– А кто в его вкусе? – говорю вместо этого. – Вы?

Твой взгляд снова скользит в тот конец стола, обдает сидящую там парочку ледяным холодом.

– По крайней мере, не женщина, которая называет себя Голди. Это кличка для спаниеля. Или псевдоним для актрисы водевиля.

Прячу улыбку, забавляясь твоей язвительностью.

– Это из-за ее золотистых волос. Когда она была маленькой, отец называл ее Голдилокс. Вот прозвище и прилипло.

– Трогательная история. Полагаю, она сама вам ее рассказала?

– Угадали. Похоже, они с отцом были довольно близки. А вы? У вашего отца есть для вас ласковое прозвище?

– Я никогда не была любимицей отца. Эта роль досталась моей сестре.

Твое холодное безразличие исчезло, обнажив эмоции, оставленные какой-то детской травмой. Никак не ожидал, что меня пригласят в эту дверь – по крайней мере, не так скоро, – но не собираюсь упускать возможности.

– А как он называл вашу сестру?

– Сокровище. Он называл ее «мое сокровище».

В твоем голосе – звон разбитого стекла, которого, как ты надеешься, я не услышу. Как я могу его не заметить, когда вдруг, несмотря на гул общего разговора, мы словно оказались в комнате одни? Вино развязало тебе язык, и в этот момент откровенности я испытываю одновременно неловкость и озарение. Вот наконец передо мной настоящая Белль – та женщина, которая, как я подозревал с самого начала, скрывалась за фальшивыми улыбками. Которая не управляется шестеренками и рычагами. Именно в это мгновение, с этим мимолетным замечанием, когда завеса упала, и ты ненадолго обнажилась, я понимаю, что на самом деле пропал.

Черт тебя побери!

Когда переходим к рыбному блюду, я меняю тему и говорю, что вдали от дома все кажется вкуснее.

– Или, может быть, это потому, что из-за войны у нас в Англии стал такой скудный рацион. Продажа сахара, масла и бекона теперь ограничена карточками, и, ходят слухи, если дело затянется, то карточки введут и на другие продукты. Надеюсь, США будут лучше подготовлены, чем мы.

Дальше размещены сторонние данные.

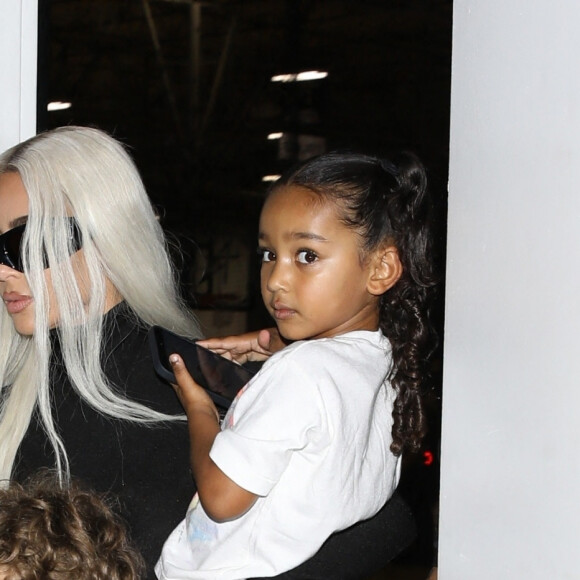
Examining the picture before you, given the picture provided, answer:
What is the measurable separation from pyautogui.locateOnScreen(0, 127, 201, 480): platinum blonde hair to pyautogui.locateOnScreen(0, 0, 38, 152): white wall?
0.75ft

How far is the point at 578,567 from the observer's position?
0.90 m

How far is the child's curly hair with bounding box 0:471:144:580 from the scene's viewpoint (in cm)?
113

– Мой отец говорит, что на этот раз нас втягивать не будут. Прошлая война научила нас не лезть в Европу. Тедди тоже так считает.

– А вы что думаете?

Ты дергаешь плечами в слабом намеке на пожатие.

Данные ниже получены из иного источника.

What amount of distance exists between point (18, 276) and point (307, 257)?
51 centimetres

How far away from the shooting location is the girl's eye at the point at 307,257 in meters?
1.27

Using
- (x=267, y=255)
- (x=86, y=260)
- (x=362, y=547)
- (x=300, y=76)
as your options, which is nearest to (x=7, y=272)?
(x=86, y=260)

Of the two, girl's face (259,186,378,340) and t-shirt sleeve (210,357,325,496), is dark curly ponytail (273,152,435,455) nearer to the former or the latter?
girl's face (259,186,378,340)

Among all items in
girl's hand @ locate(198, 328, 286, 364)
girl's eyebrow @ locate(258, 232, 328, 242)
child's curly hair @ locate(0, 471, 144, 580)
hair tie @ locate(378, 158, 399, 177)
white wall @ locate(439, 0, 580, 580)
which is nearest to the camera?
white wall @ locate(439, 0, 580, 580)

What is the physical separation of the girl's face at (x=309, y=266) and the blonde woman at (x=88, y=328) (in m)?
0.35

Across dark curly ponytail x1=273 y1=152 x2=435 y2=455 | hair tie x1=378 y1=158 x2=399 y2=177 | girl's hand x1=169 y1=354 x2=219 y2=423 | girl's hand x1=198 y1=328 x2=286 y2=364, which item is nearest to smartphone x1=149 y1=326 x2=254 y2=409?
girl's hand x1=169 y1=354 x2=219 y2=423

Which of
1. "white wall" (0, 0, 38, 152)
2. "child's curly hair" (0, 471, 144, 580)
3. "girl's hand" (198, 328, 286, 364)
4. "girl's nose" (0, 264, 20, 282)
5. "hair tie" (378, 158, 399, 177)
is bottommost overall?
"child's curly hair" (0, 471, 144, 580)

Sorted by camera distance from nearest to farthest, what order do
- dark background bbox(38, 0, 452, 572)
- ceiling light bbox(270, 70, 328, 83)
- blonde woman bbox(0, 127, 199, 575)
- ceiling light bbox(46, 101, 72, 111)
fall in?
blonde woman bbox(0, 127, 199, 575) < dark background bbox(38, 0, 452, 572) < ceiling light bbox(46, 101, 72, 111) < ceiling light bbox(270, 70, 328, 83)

– Я об этом не думаю. Совсем.

Твой ответ меня раздражает. Такое равнодушие, как будто я спросил о какой-то абстрактной математической задаче.

– Слишком заняты?

– С женщинами обычно не советуются по поводу войн. Мы посылаем наших мужей, братьев и возлюбленных умирать, заботясь о доме в их отсутствие, затем о том, что от них осталось, когда они вернутся домой – если они все же вернутся, – но нас редко спрашивают, что мы думаем.

Мое раздражение улетучивается, когда я перевариваю твой ответ. Я удивлен и рад, что ты не так равнодушна – и не так пуста, – как я боялся изначально. Открытие меня странно обрадовало.

– Отличный ответ для человека, который не особенно задумывается над этой темой.

– А у вас какие мысли? У вас они, наверное, есть. Признайтесь, вы злы на нас, янки, так же, как и все остальные в вашей стране?

– Мы не злы. Мы боимся того, что может произойти, если Соединенные Штаты останутся в стороне. Гитлер, конечно, надеется, что вы не вмешаетесь. И пока он, судя по всему, добивается своих целей.

– Полагаю, что вы интервенционист.

– Я наблюдатель. Всего лишь слежу за событиями с далекого берега.

– Кстати, о дальних берегах. Вы так и не сказали, что привело вас к нашим.

Смотрю в свою тарелку, сосредоточенно вытаскиваю косточки из лосося.

– Разве?

– Да. Вы только заявили, что ищете приключений.

Поднимаю на тебя взгляд с невинной улыбкой.

– Разве не все мы этим заняты?

Ты киваешь, как бы признавая, что я уклоняюсь от ответа.